[Rows from a spatial reasoning dataset]
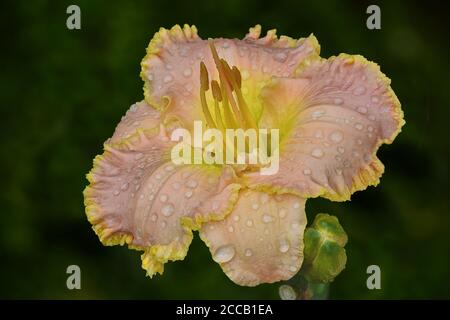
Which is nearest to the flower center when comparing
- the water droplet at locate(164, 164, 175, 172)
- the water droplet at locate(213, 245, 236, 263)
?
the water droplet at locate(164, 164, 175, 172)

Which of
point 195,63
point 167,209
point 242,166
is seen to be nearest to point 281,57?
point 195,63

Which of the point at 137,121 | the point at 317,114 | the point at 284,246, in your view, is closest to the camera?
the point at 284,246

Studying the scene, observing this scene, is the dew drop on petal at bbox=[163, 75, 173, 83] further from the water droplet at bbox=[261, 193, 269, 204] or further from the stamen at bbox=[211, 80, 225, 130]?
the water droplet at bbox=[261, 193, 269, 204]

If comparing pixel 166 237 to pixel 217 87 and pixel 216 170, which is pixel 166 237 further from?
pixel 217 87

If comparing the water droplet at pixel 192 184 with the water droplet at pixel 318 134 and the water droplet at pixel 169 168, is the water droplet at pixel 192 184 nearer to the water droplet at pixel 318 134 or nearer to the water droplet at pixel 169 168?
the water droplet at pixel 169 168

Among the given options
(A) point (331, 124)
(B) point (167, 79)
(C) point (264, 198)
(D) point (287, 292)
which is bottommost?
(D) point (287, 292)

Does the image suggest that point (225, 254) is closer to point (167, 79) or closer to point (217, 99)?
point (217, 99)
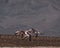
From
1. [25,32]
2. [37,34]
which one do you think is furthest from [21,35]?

- Given task -
Return the items word for word, from the line containing "Among the given options" through the end of the items, with both ends included and the pictures left out.

- Final result -
Among the given options
(A) point (331, 124)
(B) point (167, 79)
(C) point (264, 198)
(D) point (287, 292)
which is bottommost?
(D) point (287, 292)

Does the image suggest that point (225, 254) is closer to point (167, 79) or closer to point (217, 99)?
point (217, 99)
From
1. [25,32]
2. [37,34]
which one do you think is furthest from [21,35]?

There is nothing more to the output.